# Saturday Pineview



## cbassonafly (Oct 5, 2012)

Decided to try out Pineview yesterday morning, we were determined to go out whether the snow storm was bad or not. Luckily the snow storm wasn't a factor, the canyon was the only delay, they were doing some snow removal and that slowed us down. but we got on the ice (cemetery point) around 7:30, drilled some holes and my friend got a hit then i got a hit. Having caught two quickly we set up the tent and started fishing. We caught quite a few perch in our first spot, it was fast action from start to around 9:00 AM then it died down. The crowd started to gather around us so we decided to move down the shoreline away from the noise. After drilling holes and setting the tent up again we stayed in this spot till around 1:00 then packed it up for the day. The second spot was more productive than the first, the fish would come in waves it seemed like as we'd get bites for a solid 15 min then it would slow, then pick up a few minutes later. Regardless we were catching fish and having a lot of fun.
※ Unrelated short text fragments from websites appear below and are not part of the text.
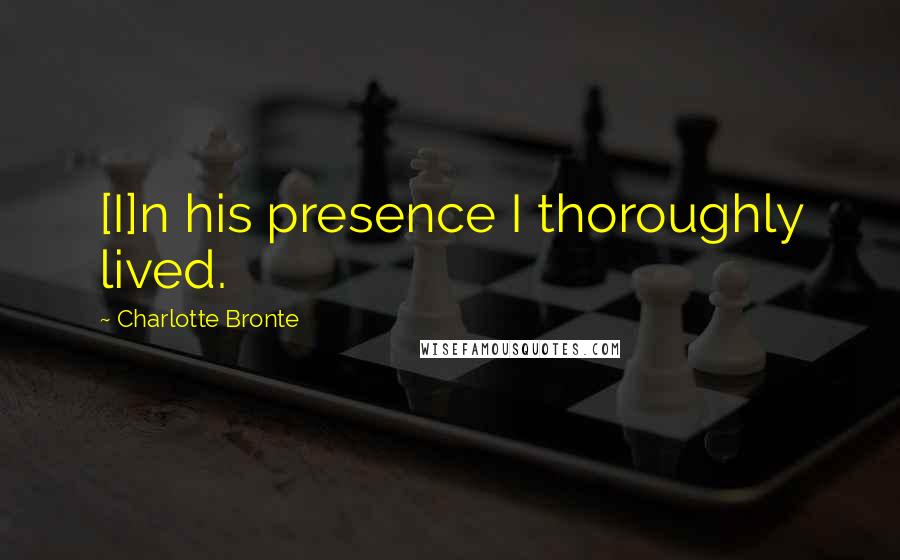 Charlotte Bronte Quotes: [I]n his presence I thoroughly lived.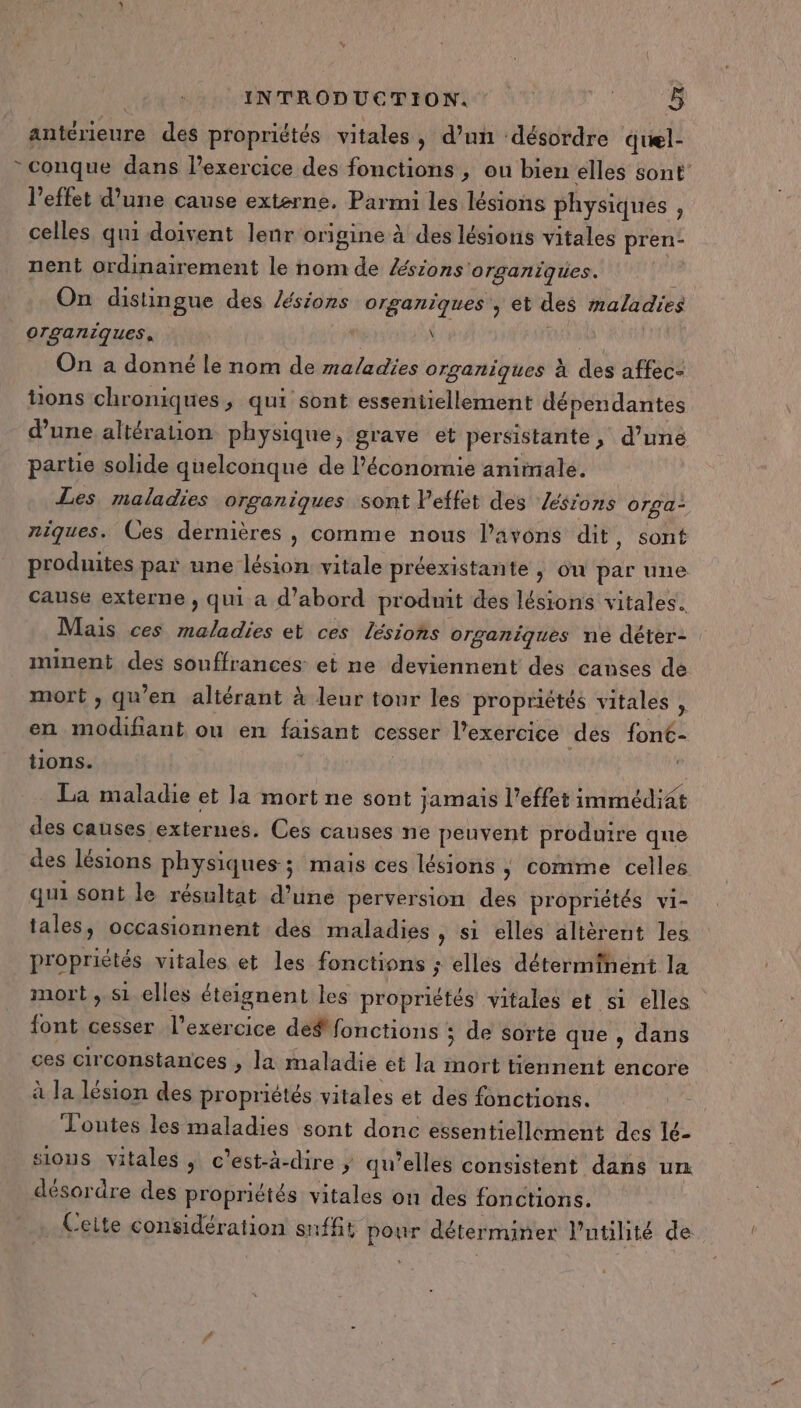 antérieure des propriétés vitales, d’un désordre quel- * conque dans l’exercice des fonctions , ou bien elles sont’ l'effet d'une cause externe. Parmi les lésions physiques , celles qui doivent leur origine à des lésiotis vitales pren- nent ordinair ement le nom de Æésions' organiques. On distingue des /ésions organiques , et des maladies organiques,  1 mt On a donné le nom de maladies organiques à des affec- tons chroniques, qui sont essentiellement dépendantes d’une altération physique, grave et persistante, d’une partie solide quelconque de l’économie animale. Les maladies organiques sont Peffet des Zésions orga- niques. Ces dernières , comme nous l'avons dit, sont produites par une lésion vitale préexistante , ou par une cause externe , qui a d’abord pr odmit des lésions vitales. Mais ces Lou et ces lésions organiques ne déter- minent des souffrances et ne deviennent des causes de mort , qu’en altérant à leur tour les propriétés vitales . en DT ant ou en faisant cesser l’exercice des font- tions. La maladie et la mort ne sont jamais l’effet immédiat des causes externes. Ces causes ne peuvent produire que des lésions physiques; mais ces lésions ,; comme celles qui sont le résultat d’une perversion des propriétés vi- tales, occasionnent des maladies ,» Si elles altèrent les propriétés vitales et les fonctions ; elles déterminent la mort , si elles éteignent les propriétés vitales et si elles font cesser l'exercice def fonctions ; de sorte que , dans ces circonstances , la maladie et la ne tiennent encore à la lésion des propriétés vitales et des fonctions. Toutes les maladies sont donc essentiellement des lé- sions vitales , c’est-à-dire ; qu’elles consistent dans un désordre des propriétés vitales on des fonctions. Ceite considération snfft pour déterminer l'utilité de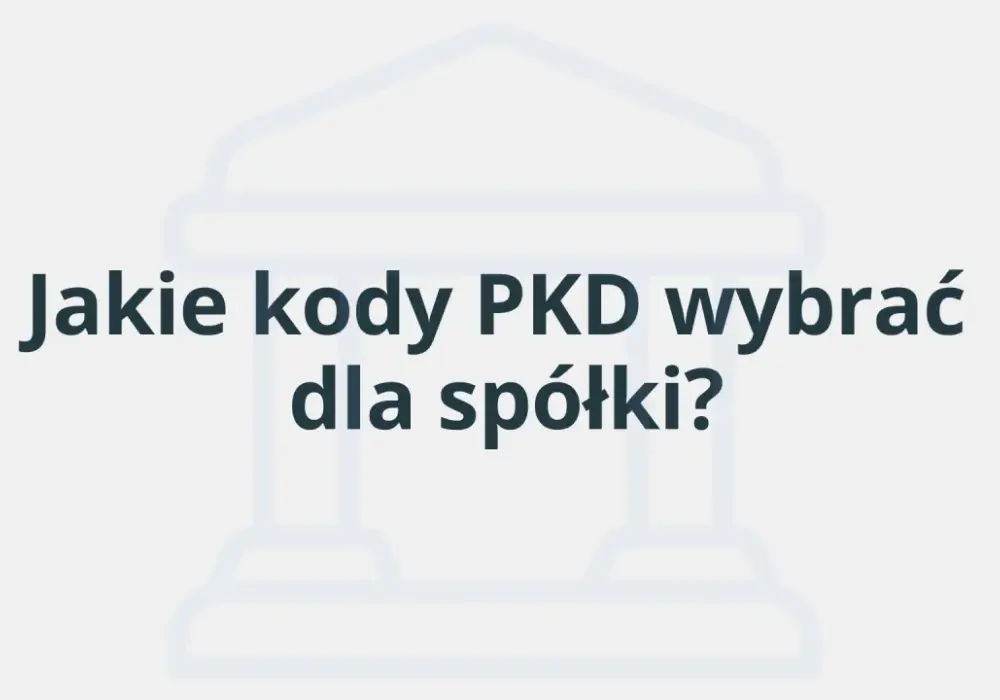 PKD firmy - jak dobrać kod i nie popełnić błędu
Earlier in the morning wax worms were working really well anywhere from right off the bottom to about 10" off the bottom. Then we started tipping our jigs with some perch meat and that seemed to really work well, we were in about 25-30 FOW. My friend was using some jammin jigs, didnt seem to matter what color. I was catching fish off a white ratfinki and a glow in the dark chironimid i tied the night before. We were satisfied with the days catch and how many perch we caught. We could hear a guy a little ways from us complaining how the fishing wasnt very hot and that he'd read a blog saying the cemetery point was producing, and he thought it was a joke. I've been skunked before so i know the feeling, but I couldnt help but look down at the pile of perch we caught and smile :lol: it was a great day for us!
[attachment=3:yfyjxe1f]IMG_1085 (200x150).jpg[/attachment:yfyjxe1f]
[attachment=2:yfyjxe1f]IMG_1084 (200x150).jpg[/attachment:yfyjxe1f]
[attachment=1:yfyjxe1f]IMG_1093 (150x200).jpg[/attachment:yfyjxe1f]
[attachment=0:yfyjxe1f]IMG_1092 (150x200).jpg[/attachment:yfyjxe1f]


----------



## ram2h2o (Sep 11, 2007)

How are the ice conditions on Pineview?


----------



## cbassonafly (Oct 5, 2012)

ram2h2o said:


> How are the ice conditions on Pineview?


The edges were solid for us, and the ice is well over 12". Makes me wish I had a power auger, drilling holes with the ice that thick with a hand auger gets old....


----------



## ram2h2o (Sep 11, 2007)

Do you think it would be OK for a snowmobile to pull sled?


----------



## cbassonafly (Oct 5, 2012)

I didn't see any snowmobiles out. Not owning one myself or ever taking one out on the ice I really wouldn't know what is considered safe for snowmobiles. Anyone out there know if pineview is ok for snowmobiles?


----------



## bwhntr (Sep 12, 2007)

Yes it is safe for snowmobiles.


----------



## Kingfisher (Jul 25, 2008)

if its safe to walk on, its safe for snowmobiles. the key is pounds per square inch of pressure. if you weigh 200 pounds and have size 10 boots, about 12 inches long by 5 inches wide that is 60 square inches that is about 3.3 lbs per square inch of pressure on the ice. (because you walk and at times the whole 200 lbs is on one foot) now take a snowmobile that weighs 600 lbs with the same person so a total of 800 lbs distributed over 2 skiis and a track. lets say its a short track sled, a 136. thats about 4 feet of track by 16 inches wide for a total area of 768 square inches. the skiss are 3 feet long and 5 inches wide for an area or 180 times 2 is 360 for a total area of 1128 square inches. so take your 800 lbs divide by the area and you get 0.71 lbs per square inch of pressure on the ice. walking on the ice puts nearly 5 times more pressure than the snowmobile does.

and that my friends is the reason that when you step off your sled which has been wonderfully sliding on top of the snow, you sink up to your nards. its pounds per square inch. the same on the ice. it may be safe for you on a snowmobile but if you step off, you may go thru the ice. that said... always wait for 4 inches of good ice.


----------



## skeet4l (Sep 11, 2007)

I was on the ice with a snowmobile and sled Saturday and all was good. There was no slush around the edge at the port ramp. Skeet


----------